WORK REQUEST ▸
Your copy of the listing must be exact and must hold no images.

DATASET CONTENT ▸
■ ■ ■ ■ ■ ■ ■
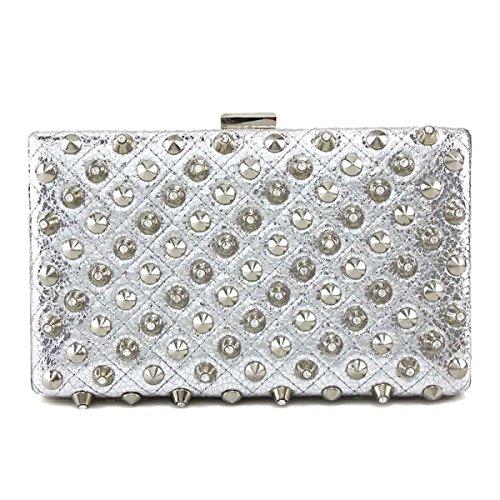 Borse Delle Signore Di Sacchetto Di Sera Rivetti Ladies Fashion Silver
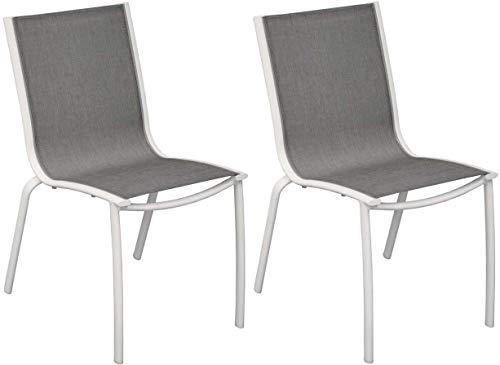 Proloisirs Chaise aluminium textilène Linea (Lot de 2)
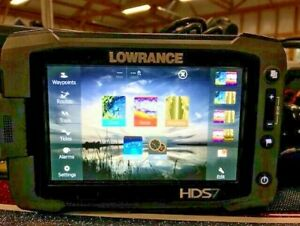 Lowrance HDS7 Gen 2 Touch Fishfinder GPS Charts Transducer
■ ■ ■ ■ ■ ■ ■
RESULT OF THE EXERCISE ▸
 Borse Delle Signore Di Sacchetto Di Sera Rivetti Ladies Fashion Silver
 Proloisirs Chaise aluminium textilène Linea (Lot de 2)
 Lowrance HDS7 Gen 2 Touch Fishfinder GPS Charts Transducer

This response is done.